= Anscombe-Aumann subjective expected utility model =

In decision theory, the Anscombe-Aumann subjective expected utility model (also known as Anscombe-Aumann framework, Anscombe-Aumann approach, or Anscombe-Aumann representation theorem) is a framework to formalizing subjective expected utility (SEU) developed by Frank Anscombe and Robert Aumann.

Anscombe and Aumann's approach can be seen as an extension of Savage's framework to deal with more general acts, leading to a simplification of Savage's representation theorem.
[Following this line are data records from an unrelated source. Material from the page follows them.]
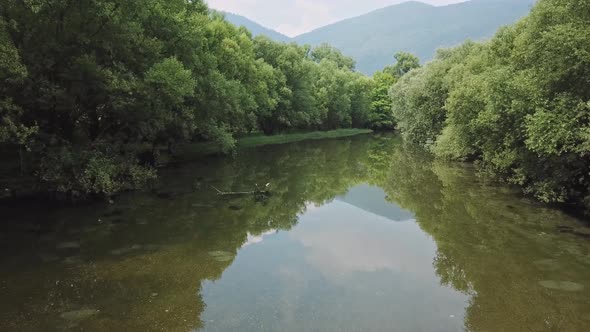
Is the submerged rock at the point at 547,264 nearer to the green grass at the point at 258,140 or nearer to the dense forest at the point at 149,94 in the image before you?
the dense forest at the point at 149,94

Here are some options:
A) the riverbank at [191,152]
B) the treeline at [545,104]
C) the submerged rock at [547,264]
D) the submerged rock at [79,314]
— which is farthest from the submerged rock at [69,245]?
the treeline at [545,104]

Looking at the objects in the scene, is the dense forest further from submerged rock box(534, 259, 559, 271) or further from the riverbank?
submerged rock box(534, 259, 559, 271)

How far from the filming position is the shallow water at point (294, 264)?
11.9 metres

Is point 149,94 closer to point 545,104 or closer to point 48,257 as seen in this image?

It can also be described as a middle-course theory that deals with both objective uncertainty (as in the von Neumann-Morgenstern framework) and subjective uncertainty (as in Savage's framework).
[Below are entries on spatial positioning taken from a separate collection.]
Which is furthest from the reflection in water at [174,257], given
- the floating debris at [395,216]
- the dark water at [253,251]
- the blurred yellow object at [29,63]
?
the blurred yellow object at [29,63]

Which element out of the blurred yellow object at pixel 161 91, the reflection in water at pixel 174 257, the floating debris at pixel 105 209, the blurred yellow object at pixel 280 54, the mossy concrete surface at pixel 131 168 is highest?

The Anscombe-Aumann framework builds upon previous work by Savage, von Neumann, and Morgenstern on the theory of choice under uncertainty and the formalization of SEU. It has since become one of the standard approaches to choice under uncertainty, serving as the basis for alternative models of decision theory such as maxmin expected utility, multiplier preferences and choquet expected utility.

== Setup ==

=== Roulette lotteries and horse lotteries ===

The Anscombe-Aumann framework is essentially the same as Savage's, dealing with primitives $(\Omega, X, F, \succsim)$. The only difference is that now the set of acts $F$ consists of functions $f: \Omega \to \Delta (X)$, where $\Delta (X)$ is the set of lotteries over outcomes $X$.

This way, Anscombe and Aumann differentiate between the subjective uncertainty over the states $\Omega$ (referred to as a horse lottery), and the objective uncertainty given by the acts $f$ (referred to as roulette lotteries).
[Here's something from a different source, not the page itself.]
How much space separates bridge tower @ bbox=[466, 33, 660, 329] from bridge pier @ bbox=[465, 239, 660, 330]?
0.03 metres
Importantly, such assumption greatly simplifies the proof of an expected utility representation, since it gives the set $F$ a linear structure inherited from $\Delta(X)$. In particular, we can define a mixing operation: given any two acts $f, g \in F$ and $\alpha \in [0,1]$, we have the act $\alpha f + (1-\alpha) g \in F$ define by

$(\alpha f + (1-\alpha) g) (\omega) = \alpha f (\omega) + (1-\alpha) g (\omega) \in \Delta (X)$

for all $\omega \in \Omega$.

=== Expected utility representation ===

As in Savage's model, we want to derive conditions on the primitives $(\Omega, X, F, \succsim)$ such that the preference $\succsim$ can be represented by expected-utility maximization. Since acts are now themselves lotteries, however, such representation involves a probability distribution $p \in \Delta (\Omega)$ and a utility function $u: X \to \mathbb R$ which must satisfy

$f \succsim g \iff \int_{\Omega} \mathop{\mathbb{E}}_{x \sim f(\omega)} \left[u(x)\right] \text{d}p(\omega) \geq \int_{\Omega} \mathop{\mathbb{E}}_{x \sim g(\omega)} \left[u(x)\right] \text{d}p(\omega).$

== Axioms ==

Anscombe and Aumann posit the following axioms regarding $\succsim$:

- Axiom 1 (Preference relation) : $\succsim$ is complete (for all $f, g \in F$, it's true that $f \succsim g$ or $g \succsim f$) and transitive.
- Axiom 2 (Independence axiom): given $f, g \in F$, we have that

$f \succsim g \iff \alpha f + (1-\alpha) h \succsim \alpha g + (1-\alpha) h$

for any $h \in F$ and $\alpha \in [0,1]$.

- Axiom 3 (Archimedean axiom): for any $f, g, h$ such that $f \succ g \succ h$, there exist $\alpha, \beta \in (0,1)$ such that

$\alpha f + (1-\alpha) h \succ g \succ \beta f + (1-\beta) h.$

For any act $f \in F$ and state $\omega \in \Omega$, let $f_{\omega} \equiv f(\omega)$ be the constant act with value $f(\omega)$.

- Axiom 4 (Monotonicity): given acts $f, g \in F$, we have

$f_{\omega} \succsim g_{\omega} \text{ } \forall \omega \in \Omega \implies f \succsim g.$

- Axiom 5 (Non-triviality): there exist acts $f, f' \in F$ such that $f \succ f'$.

== Anscombe-Aumann representation theorem ==

Theorem: given an environment $(\Omega, X, F, \succsim)$, the preference relation $\succsim$ satisfies Axioms 1-5 if and only if there exist a probability distribution $p \in \Delta(\Omega)$ and a non-constant utility function $u: X \to \mathbb R$ such that

$f \succsim g \iff \int_{\Omega} \mathop{\mathbb{E}}_{x \sim f(\omega)} \left[u(x)\right] \text{d}p(\omega) \geq \int_{\Omega} \mathop{\mathbb{E}}_{x \sim g(\omega)} \left[u(x)\right] \text{d}p(\omega)$

for all acts $f, g$. Furthermore, $p$ is unique and $u$ is unique up to positive affine transformations.